◆ **PASSAGE SHOWN**
-- Start --

So IMHO we cannot just change the current (or default) behaviour.

It is explicitly documented in google style guide: https://google.github.io/styleguide/cppguide.html#Loops_and_Switch_Statements :

case blocks in switch statements can have curly braces or not, depending on your preference. If you do include curly braces they should be placed as shown below.

If not conditional on an enumerated value, switch statements should always have a default case (in the case of an enumerated value, the compiler will warn you if any values are not handled). If the default case should never execute, simply assert:

switch (var) {
  case 0: {  // 2 space indent
    ...      // 4 space indent
    break;
  }
  case 1: {
    ...
    break;
  }
  default: {
    assert(false);
  }
}

So IMHO we cannot just change the current (or default) behaviour.

My proposal does not contradict this style guide as the case in question is not included in the example. It gives absolutely no guidance on how to format this case.

If anything, you could argue that it tells the user never to have something outside of the braces that make up a case statement (keep in mind that the style guide does not only give formatting advise).

Typz added a comment.Feb 13 2018, 8:48 AM

Hum, not sure I fully got your proposal. So you actually mean that clang-format you format like this (with 4-space indent for clarity):

switch (x) {
case 0:
    break;
case 1: {
    foo();
    break;
}
case 2: {
    foo();
} break;
case 3:
    {
        foo();
    }
    bar();
    break;
}

Is this right?

If so it does not really help me: I don't care so much how it is formatted, but I think the current way is way too error prone (and I cannot change the style to indent the case blocks themself). So i'll have to keep a patch in my fork :-(
Or maybe the behavior should be dependant on IndentCaseLabels (though this would change LLVM style formatting) ?

Yes, that's what I mean. What do you mean, the style is too error prone?

Typz added a comment.Feb 15 2018, 6:53 AM

Yes, that's what I mean. What do you mean, the style is too error prone?

When IndentCaseLabels is false, the code gets formatted in a way that "hides" the structure of the code, by indenting the end of the case in the exact same way as the end of a switch, which is error prone IMHO.
Indentation should "highlight" the structure of the code, to make it easier to understand, and thus avoid this kind of confusion.

That doesn't explain to me how this is error prone. I can't think how you'd create an error by this that would not be caught by the compiler. Much less if you consistently use clang-format.

It's fundamentally what you get for IndentCaseLabels: false. Even without braces you have this issue to some extend. But LLVM has several thousand switches, about a thousand with braces formatted this way and I am not aware of a single time this has caused a bug or even confusion.

And to me (but this is obviously objective), your suggestions hide the structure of the code even more as they lead to a state where the closing brace is not aligned with the start of the line/statement that contains the opening braces. That looks like a bug to me more than anything else and I don't think there is another situation where clang-format would do that.

Typz added a comment.Feb 15 2018, 7:34 AM

A user can create an error by reasoning like this, after the code has been formatted this way (a long time ago) : "oh, I need to make an extra function call, but in all cases.... ah, here is the end of the switch, let's put my function call here".

-- End --

◆ **PROBLEM TO SOLVE**
Please state what the Google style guide, as quoted in the clang-format discussion, says switch statements not conditional on an enumerated value should always have. The records that come next are separate material, unrelated to the clang-format discussion above.

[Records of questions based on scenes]
-- Start --

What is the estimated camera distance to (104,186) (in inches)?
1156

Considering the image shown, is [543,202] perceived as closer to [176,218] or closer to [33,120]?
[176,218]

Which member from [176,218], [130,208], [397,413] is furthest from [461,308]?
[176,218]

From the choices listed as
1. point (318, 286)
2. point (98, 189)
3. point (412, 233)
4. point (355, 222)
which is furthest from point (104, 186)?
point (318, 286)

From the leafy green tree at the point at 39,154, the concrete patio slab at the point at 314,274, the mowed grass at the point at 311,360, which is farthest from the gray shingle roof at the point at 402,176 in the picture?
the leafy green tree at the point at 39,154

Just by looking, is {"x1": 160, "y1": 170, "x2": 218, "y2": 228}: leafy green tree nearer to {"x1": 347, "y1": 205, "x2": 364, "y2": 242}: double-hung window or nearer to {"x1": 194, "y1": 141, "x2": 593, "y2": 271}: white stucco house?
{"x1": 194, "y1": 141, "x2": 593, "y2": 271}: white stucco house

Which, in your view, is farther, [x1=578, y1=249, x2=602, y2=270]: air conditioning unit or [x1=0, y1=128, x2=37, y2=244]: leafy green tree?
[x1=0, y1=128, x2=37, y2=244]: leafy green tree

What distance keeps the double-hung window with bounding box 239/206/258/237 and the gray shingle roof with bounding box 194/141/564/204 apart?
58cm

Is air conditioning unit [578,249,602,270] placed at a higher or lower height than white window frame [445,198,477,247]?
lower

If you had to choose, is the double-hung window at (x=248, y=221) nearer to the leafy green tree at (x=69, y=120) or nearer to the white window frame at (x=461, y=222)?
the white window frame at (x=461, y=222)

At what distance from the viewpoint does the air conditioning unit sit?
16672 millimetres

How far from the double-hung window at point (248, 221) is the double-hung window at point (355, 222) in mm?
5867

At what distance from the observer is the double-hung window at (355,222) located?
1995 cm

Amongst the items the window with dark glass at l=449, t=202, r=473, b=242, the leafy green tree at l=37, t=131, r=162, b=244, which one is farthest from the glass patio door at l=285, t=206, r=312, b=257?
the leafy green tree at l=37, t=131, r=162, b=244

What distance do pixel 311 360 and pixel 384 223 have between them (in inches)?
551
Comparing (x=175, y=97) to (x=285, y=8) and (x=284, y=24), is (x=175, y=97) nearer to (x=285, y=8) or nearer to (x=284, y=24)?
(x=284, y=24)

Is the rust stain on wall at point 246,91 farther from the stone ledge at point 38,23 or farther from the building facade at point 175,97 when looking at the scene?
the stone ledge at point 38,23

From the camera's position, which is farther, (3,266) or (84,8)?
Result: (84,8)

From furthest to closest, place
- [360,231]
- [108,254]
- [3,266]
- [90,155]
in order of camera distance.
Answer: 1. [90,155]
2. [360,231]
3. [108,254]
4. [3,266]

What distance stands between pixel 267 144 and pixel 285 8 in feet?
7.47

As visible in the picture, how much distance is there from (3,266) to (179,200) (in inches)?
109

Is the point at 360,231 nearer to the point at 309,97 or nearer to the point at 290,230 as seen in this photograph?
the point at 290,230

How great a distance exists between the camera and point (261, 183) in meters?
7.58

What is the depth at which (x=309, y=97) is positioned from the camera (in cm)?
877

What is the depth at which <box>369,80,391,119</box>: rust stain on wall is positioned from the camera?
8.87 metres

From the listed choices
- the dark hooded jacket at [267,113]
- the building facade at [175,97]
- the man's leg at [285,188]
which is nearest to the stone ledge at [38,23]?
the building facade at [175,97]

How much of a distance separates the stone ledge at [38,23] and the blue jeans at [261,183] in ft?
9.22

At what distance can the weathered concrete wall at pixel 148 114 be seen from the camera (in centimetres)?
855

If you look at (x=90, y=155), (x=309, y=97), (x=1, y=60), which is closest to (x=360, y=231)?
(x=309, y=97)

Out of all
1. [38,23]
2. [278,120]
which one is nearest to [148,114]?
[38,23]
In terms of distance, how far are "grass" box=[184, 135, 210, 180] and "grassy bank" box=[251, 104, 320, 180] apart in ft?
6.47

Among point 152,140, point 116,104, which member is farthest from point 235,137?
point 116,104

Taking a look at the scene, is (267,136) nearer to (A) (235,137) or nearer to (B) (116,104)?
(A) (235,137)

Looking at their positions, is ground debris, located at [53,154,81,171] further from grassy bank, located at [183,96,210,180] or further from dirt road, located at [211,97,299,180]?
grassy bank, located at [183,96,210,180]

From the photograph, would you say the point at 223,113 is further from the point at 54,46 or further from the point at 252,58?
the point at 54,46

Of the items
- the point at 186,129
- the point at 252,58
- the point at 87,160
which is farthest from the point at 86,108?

-- End --

◆ **RESULT FOR THIS TASK**
They should always have a default case.